「遺跡発掘師は笑わない マルロの刀剣」
桑原水菜 角川文庫
を読みました。
西原無量シリーズの新刊です。
今回の舞台は愛知県です。
名古屋市大須のお寺で、建て替えのための試掘調査をすることになった無量。
掘ってみると、防空壕あとから常滑焼の土管が見つかります。
中を調べると、刀剣が入っているようです。
その土管は終戦間際、軍関係の人が持ってきたようなのですが…。
あとはお読みください。
遺物としては、第二次世界大戦の時のものの話になります。
『ほんの七、八十年前のものでも、あの防空壕や伊那の地下壕も立派な遺跡だ。「戦争遺跡」だ。今ならまだぎりぎり証言者が存命している。発掘で出土した遺物の意味を知ることもできる。あと十年もすれば、戦争経験者の数はぐっと減ってしまう。』
…と本文にあります。
遺跡、遺物というと、すごく古いものを思い浮かべがちですが、近い過去のものでも遺跡、遺物なのだとあらためて思いました。

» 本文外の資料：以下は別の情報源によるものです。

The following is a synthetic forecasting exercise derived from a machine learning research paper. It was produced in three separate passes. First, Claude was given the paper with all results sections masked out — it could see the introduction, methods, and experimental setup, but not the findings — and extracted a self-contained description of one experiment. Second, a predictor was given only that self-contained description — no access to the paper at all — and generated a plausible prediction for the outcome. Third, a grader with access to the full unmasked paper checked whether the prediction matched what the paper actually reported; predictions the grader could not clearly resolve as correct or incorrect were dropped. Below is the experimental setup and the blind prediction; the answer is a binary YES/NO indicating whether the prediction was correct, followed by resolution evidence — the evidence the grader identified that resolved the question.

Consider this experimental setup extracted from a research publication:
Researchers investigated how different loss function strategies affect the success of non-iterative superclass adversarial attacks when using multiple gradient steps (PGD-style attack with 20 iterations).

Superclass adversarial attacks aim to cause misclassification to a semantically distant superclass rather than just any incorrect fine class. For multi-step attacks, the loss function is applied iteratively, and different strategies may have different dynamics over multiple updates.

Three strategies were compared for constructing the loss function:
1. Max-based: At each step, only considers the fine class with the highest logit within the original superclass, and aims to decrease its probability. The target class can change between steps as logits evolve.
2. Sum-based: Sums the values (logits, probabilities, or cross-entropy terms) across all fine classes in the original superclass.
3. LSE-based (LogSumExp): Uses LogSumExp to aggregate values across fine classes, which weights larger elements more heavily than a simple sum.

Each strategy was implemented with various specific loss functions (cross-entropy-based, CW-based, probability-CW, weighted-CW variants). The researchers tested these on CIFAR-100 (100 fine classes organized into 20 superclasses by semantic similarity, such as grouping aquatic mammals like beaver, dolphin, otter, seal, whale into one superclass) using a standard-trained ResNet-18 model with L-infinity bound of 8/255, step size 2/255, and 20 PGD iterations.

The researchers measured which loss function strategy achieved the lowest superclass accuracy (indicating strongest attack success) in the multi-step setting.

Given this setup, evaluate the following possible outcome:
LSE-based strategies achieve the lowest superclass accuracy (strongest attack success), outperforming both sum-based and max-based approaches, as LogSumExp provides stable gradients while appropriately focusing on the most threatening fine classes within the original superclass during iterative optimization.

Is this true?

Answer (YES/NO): NO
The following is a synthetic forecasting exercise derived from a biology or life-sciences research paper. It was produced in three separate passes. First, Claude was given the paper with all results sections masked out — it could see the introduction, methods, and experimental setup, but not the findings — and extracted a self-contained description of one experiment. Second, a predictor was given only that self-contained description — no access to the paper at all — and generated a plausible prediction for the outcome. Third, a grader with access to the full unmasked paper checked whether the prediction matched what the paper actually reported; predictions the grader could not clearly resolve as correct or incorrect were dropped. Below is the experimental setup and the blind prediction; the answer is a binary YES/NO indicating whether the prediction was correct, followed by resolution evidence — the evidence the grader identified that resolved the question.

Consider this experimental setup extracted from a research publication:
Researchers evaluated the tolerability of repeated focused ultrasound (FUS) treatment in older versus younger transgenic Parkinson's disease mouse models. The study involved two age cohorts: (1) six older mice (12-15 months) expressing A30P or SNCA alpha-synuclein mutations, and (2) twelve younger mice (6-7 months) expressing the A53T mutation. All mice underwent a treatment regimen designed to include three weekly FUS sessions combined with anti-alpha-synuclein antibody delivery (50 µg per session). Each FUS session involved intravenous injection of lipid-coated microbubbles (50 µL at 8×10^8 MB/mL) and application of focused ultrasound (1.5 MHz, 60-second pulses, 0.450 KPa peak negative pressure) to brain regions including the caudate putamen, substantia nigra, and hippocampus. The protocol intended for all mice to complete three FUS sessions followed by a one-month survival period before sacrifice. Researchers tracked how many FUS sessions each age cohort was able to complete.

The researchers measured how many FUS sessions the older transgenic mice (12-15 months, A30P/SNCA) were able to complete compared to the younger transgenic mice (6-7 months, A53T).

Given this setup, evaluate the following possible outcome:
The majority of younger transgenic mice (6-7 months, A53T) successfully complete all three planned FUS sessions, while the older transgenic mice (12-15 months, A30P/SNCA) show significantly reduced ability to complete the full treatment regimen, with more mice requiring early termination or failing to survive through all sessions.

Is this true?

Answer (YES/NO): YES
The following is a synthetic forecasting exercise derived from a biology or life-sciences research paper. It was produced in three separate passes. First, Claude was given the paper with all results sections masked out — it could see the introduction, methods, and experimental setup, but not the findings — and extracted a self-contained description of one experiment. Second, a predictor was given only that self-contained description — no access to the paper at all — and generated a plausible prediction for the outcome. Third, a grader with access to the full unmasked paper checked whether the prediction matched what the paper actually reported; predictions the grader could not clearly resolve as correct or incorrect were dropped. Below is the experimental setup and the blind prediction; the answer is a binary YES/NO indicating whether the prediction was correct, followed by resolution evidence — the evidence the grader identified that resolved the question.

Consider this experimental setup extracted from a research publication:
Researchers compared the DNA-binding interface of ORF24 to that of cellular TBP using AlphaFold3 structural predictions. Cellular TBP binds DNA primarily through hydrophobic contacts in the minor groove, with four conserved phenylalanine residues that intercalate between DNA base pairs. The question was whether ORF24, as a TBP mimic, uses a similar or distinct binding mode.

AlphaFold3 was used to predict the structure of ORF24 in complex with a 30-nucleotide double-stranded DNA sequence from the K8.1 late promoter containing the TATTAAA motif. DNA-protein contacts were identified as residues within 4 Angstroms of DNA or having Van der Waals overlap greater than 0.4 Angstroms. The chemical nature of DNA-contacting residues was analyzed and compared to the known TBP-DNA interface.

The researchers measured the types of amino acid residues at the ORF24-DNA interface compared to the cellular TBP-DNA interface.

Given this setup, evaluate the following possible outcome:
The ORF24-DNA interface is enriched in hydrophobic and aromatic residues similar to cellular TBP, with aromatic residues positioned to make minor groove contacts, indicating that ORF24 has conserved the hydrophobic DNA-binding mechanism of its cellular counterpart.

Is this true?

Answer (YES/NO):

そして、それについて知っている人がいるというのは、とても大きなことなのだと思いました。
8月は終戦記念日があります。
当事者の方は、もう思い出したくない(口に出したくない)と思っている方もたくさんいらっしゃると思います。
でも、自分がいなくなる前にやはり話さなければと経験を語ってくださる方もいらっしゃいます。
遺跡、遺物になってしまうと、いくら資料がそろっていても、わからないところは推測して、また資料が出てくるのを待つというふうになってしまうと思います。
なので、今発信されている数々の貴重な証言を、大切にしていかなければいけないなぁ…と思いました。